Executive Director, Bitcoin Foundation
Jon Matonis is an e-Money researcher and crypto economist who is passionate about expanding the circulation of nonpolitical digital currencies worldwide. He has over 20 years of experience in financial technology and global monetary policy.
Matonis currently serves as the executive director and founding board member for the Bitcoin Foundation. He was previously CEO of Hushmail and chief forex trader at VISA. He also held senior posts at Sumitomo Bank and Verisign. Over the years, he has advised startups in Bitcoin, gaming, mobile and prepaid.
A highly sought speaker and author, Matonis is a tech contributor to Forbes Magazine and editor of The Monetary Futureeconomics blog. He also serves on the editorial boards of CoinDesk and Bitcoin Magazine. He is an alum of George Washington University in Washington, D.C. and recipient of the 2001 Person of the Year award for Digital Gold Currency Magazine. He answers two frequently asked questions about Bitcoin below.
What prompted your leap into Bitcoin? My evolution into Bitcoin was not so much a leap as a slow and gradual evolution to nonpolitical digital currencies. I am a student of central banking and monetary systems and I conducted research into how governments around the world have historically appropriated the monetary unit in order to serve their own personal political agendas. By the mid-’90s, it became clear that the future of value transfer was going to utilize the Internet and strong cryptography. I have edited an economics blog, The Monetary Future, on this topic for five years now.
At its essence, all money is an illusion due to its subjective value for exchange, and there is no such thing as true “intrinsic” value. Governments and central banks already realize this. However, they abhor it when the monetary illusion supported by the populace is not their monetary illusion.
When Bitcoin was released into the wild on January 3, 2009, the problem of preventing double spending without a centralized online mint was solved for digital currencies. This was a landmark achievement in both distributed consensus and cryptographic money, and the world is only beginning to see the enormous power and dignity that this restores to the individual. As a watershed event in history, the launch of Bitcoin will be seen as the twilight of the national currency age.
How do you encourage new-to-Bitcoin people to get engaged in the Bitcoin space?
I point out that government-issued money is largely inferior to cryptocurrencies like Bitcoin, which comes with a fixed and predictable supply limit. Bitcoin is not just important because it’s the unit that you transact in, but it’s also important because it’s the unit you can maintain your assets in. For example, when you have complete control over the private keys securing your bitcoins, you immediately have peace of mind knowing that your funds are secure regardless of banking status, geographic location, or political instability.

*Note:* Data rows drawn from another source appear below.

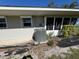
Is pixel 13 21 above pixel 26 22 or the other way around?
above

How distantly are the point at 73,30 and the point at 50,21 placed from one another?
2858 millimetres

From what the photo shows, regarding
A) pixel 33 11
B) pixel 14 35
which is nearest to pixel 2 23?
pixel 14 35

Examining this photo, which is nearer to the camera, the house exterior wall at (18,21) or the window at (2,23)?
the window at (2,23)

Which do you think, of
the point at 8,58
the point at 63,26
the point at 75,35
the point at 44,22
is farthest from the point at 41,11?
the point at 8,58

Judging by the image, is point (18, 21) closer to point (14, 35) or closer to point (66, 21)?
point (14, 35)

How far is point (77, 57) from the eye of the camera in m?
7.87

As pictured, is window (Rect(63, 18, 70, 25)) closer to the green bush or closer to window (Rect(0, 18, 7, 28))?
the green bush

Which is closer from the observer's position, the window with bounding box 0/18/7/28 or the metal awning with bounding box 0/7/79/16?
the metal awning with bounding box 0/7/79/16

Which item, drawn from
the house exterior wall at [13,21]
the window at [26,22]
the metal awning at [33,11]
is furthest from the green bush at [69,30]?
the house exterior wall at [13,21]

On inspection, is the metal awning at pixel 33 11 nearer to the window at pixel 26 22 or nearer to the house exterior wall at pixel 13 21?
the house exterior wall at pixel 13 21

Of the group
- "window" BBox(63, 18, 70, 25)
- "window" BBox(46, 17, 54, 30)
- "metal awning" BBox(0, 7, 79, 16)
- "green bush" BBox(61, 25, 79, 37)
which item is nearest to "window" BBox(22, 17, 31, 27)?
"metal awning" BBox(0, 7, 79, 16)

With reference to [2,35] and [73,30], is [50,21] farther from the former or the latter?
[2,35]

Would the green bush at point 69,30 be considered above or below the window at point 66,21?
below

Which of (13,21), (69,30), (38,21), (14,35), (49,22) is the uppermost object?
(13,21)
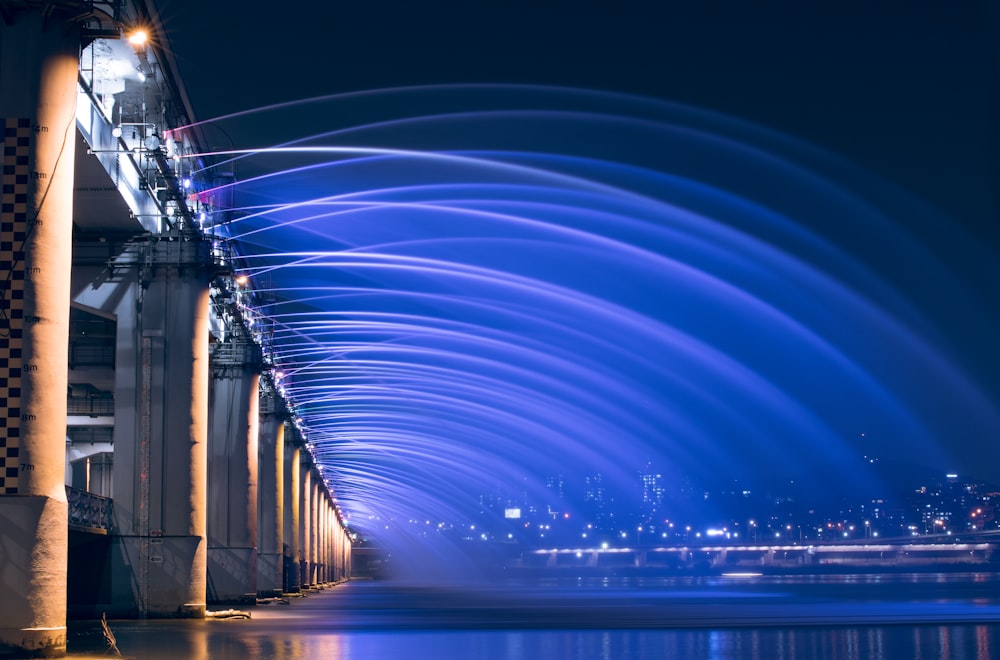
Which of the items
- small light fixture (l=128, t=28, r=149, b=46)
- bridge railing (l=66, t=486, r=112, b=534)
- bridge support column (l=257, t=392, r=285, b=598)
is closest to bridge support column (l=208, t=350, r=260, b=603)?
bridge support column (l=257, t=392, r=285, b=598)

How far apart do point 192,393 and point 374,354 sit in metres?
37.3

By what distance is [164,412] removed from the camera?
45219 mm

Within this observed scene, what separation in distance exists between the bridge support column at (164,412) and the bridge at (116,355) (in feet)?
0.16

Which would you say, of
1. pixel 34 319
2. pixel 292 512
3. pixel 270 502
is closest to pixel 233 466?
pixel 270 502

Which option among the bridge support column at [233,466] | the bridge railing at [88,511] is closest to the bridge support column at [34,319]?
the bridge railing at [88,511]

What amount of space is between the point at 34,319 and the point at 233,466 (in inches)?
1555

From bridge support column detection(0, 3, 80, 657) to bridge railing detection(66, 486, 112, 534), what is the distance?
12731 millimetres

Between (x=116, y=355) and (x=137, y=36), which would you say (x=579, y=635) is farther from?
(x=116, y=355)

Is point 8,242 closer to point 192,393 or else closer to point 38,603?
point 38,603

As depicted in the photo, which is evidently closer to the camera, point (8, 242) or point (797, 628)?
point (8, 242)

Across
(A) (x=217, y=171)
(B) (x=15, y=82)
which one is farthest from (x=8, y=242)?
(A) (x=217, y=171)

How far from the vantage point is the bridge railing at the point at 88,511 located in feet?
128

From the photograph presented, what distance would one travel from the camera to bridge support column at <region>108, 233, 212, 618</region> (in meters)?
44.4

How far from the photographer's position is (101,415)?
2601 inches
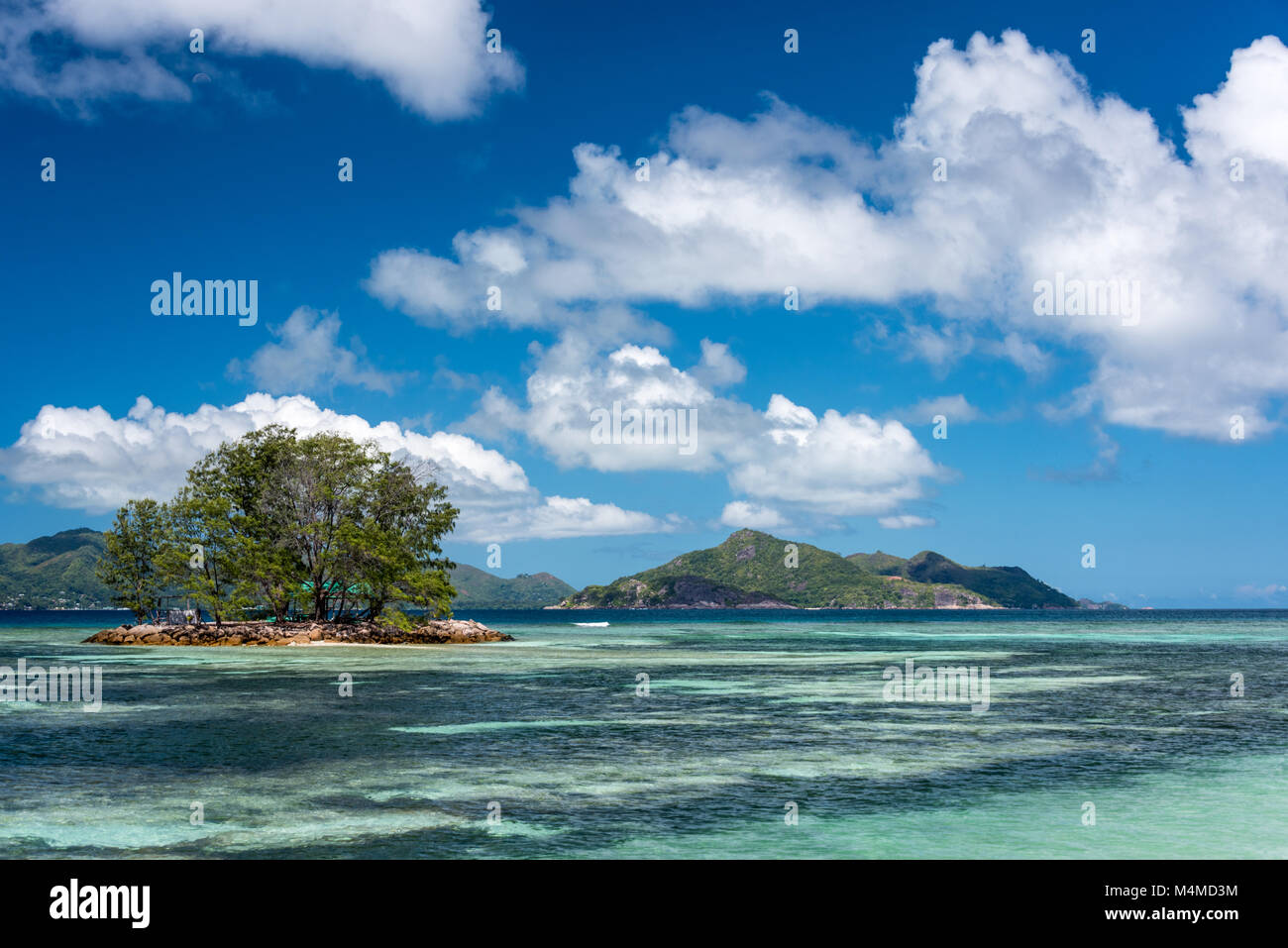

How much is that worth?
New users will first need a wallet which can be a mobile wallet, client software wallet, or web-based wallet. Obtaining and using a Bitcoin wallet is as easy as using PayPal or Skype. I would recommend new users to download and use Blockchain’s MyWallet or Bitcoin Wallet for Android. There are also several alternatives available at Bitcoin.org. For more experienced users, I would recommend MultiBit, Armory, or Electrum. Additionally, the Bitcoin-Qt reference implementation maintains a full version of the blockchain on your computer, and it eliminates the need for any third party.